Conseguenza logica di tale obbligatorietà è che le deliberazioni con cui vengono stabiliti i contributi dovuti dai singoli per far fronte alle spese condominiali e con cui viene attualizzato l'obbligo, previsto dall'art. 1123 c.c., in capo ai singoli condomini di far fronte agli oneri condominiali, costituiscono veri e propri titoli di credito del condominio e provano, esse sole e senza dubbio, l'esistenza di tale credito legittimando non solo la concessione del decreto ingiuntivo ex art. 63 disp. att. c.c. ma anche la relativa condanna al condomino di pagare le spese legali del giudizio di opposizione che questi proponga, poiché tale giudizio di opposizione è ristretto alla sola verifica dell'esistenza e dell'efficacia della delibera assembleare di approvazione della spesa e di ripartizione del relativo onere (Cassazione n. 2387/2003).

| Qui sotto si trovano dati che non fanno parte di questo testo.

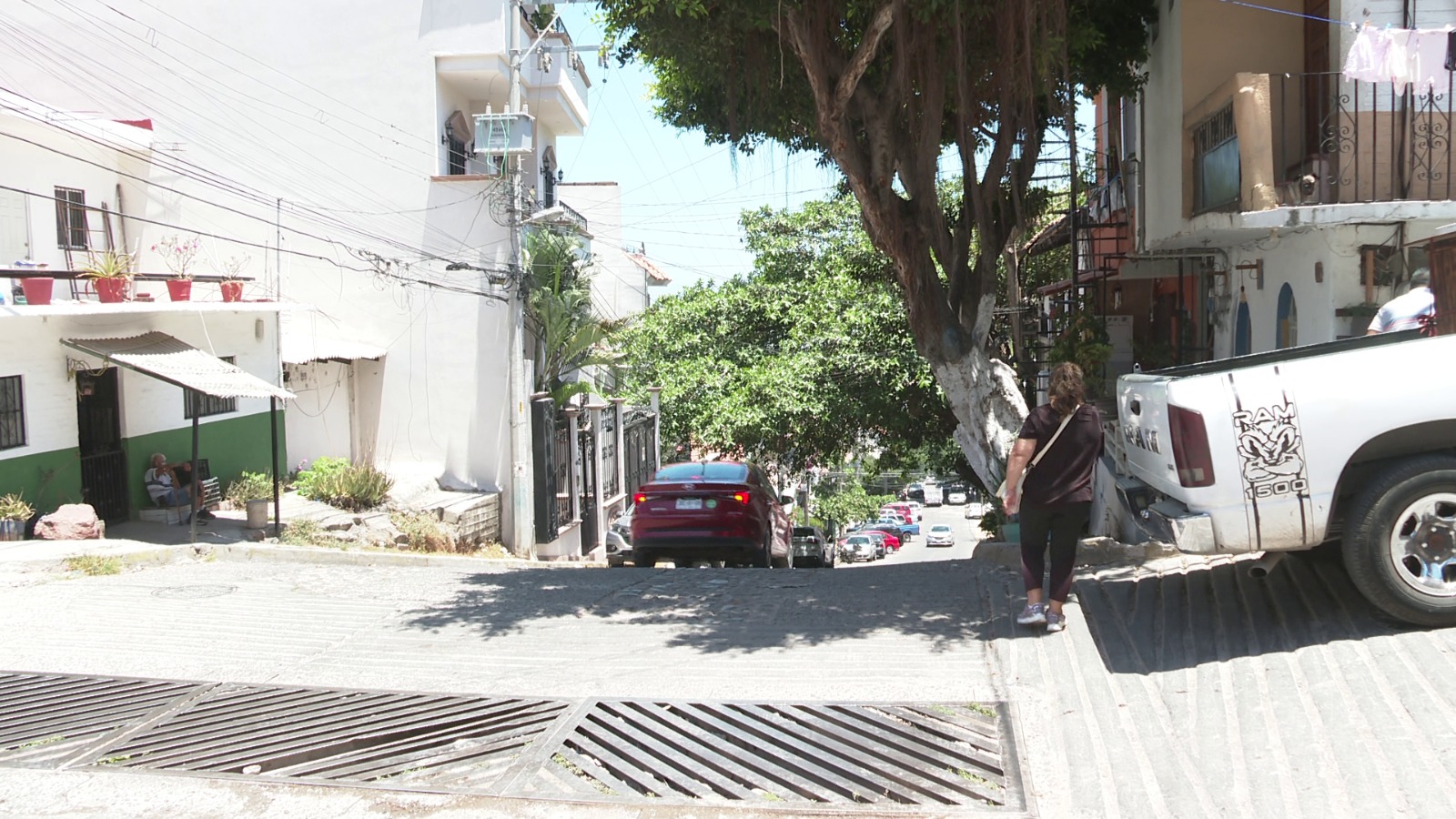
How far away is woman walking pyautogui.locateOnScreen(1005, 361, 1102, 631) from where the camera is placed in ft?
22.0

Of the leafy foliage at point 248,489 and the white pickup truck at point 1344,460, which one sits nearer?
the white pickup truck at point 1344,460

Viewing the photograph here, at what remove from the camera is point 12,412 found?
13.1 m

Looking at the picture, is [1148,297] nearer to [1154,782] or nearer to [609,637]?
[609,637]

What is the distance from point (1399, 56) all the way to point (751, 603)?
21.4 ft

Del resto il condomino dissenziente può impugnare la delibera ai sensi dell'art. 1137 c.c., nei trenta giorni per la declaratoria di annullabilità, senza decadenze, invece, se sussistono motivi di nullità, e, qualora tale delibera fosse accertata o dichiarata illegittima, costui avrà diritto alla restituzione di quanto, in forza di essa, fosse stato costretto a pagare indebitamente (Cassazione n. 7073/1999); infatti, nel procedimento di opposizione a d.i. emesso per la riscossione di contributi condominiali, il giudice dovrà limitarsi a verificare la perdurante esistenza ed efficacia delle relative delibere, senza poter sindacare, in via incidentale, la loro validità, essendo questo riservato esclusivamente al Giudice davanti a cui dette delibere siano state impugnate (Cassazione n. 26629/2009 e Cassazione n. 454/2017).

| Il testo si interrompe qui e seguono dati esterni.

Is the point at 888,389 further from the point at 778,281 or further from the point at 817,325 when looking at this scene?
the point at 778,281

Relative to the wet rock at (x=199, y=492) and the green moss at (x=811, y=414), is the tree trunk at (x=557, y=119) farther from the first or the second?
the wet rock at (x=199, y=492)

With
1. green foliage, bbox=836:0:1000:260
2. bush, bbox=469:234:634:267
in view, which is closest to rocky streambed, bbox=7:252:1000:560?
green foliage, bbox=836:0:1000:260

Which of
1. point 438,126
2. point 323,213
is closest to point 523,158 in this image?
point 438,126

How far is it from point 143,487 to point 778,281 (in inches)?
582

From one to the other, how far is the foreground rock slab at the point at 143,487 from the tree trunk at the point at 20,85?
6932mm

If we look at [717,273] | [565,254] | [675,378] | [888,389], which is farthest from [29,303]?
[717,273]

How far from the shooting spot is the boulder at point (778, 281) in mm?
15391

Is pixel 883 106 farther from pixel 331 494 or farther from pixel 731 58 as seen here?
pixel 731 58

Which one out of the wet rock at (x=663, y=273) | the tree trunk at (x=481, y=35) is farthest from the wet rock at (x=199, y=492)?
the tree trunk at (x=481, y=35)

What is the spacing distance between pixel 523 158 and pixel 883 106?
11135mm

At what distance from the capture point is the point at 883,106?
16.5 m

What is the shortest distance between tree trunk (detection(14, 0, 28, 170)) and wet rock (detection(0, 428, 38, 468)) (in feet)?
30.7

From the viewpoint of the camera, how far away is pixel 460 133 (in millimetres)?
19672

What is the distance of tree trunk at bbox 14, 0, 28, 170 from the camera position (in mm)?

Nel caso all'attenzione, il Condominio ha provato il fatto costitutivo della propria domanda in quanto posto a fondamento delle due delibere assembleari valide ed efficaci perché non impugnate; l'opponente, invece, non è stato in grado di fornire la prova del fatto estintivo, impeditivo o modificativo dell'obbligazione corrispondente al pagamento delle spese ma ha solo opposto un presunto errore nelle somme richieste: per quanto sopra detto, però, tali argomentazioni non hanno pregio nel giudizio proposto e, al limite, nel solo caso di richiesta di nullità, il condomino avrebbe avuto l'opportunità di far valere le proprie ragioni in altra sede con atto di citazione ai sensi dell'art. 1137 c.c.; logica conseguenza è il rigetto dell'opposizione con la conferma della piena validità ed efficacia del decreto opposto e la condanna delle spese di lite in capo all'opponente soccombente.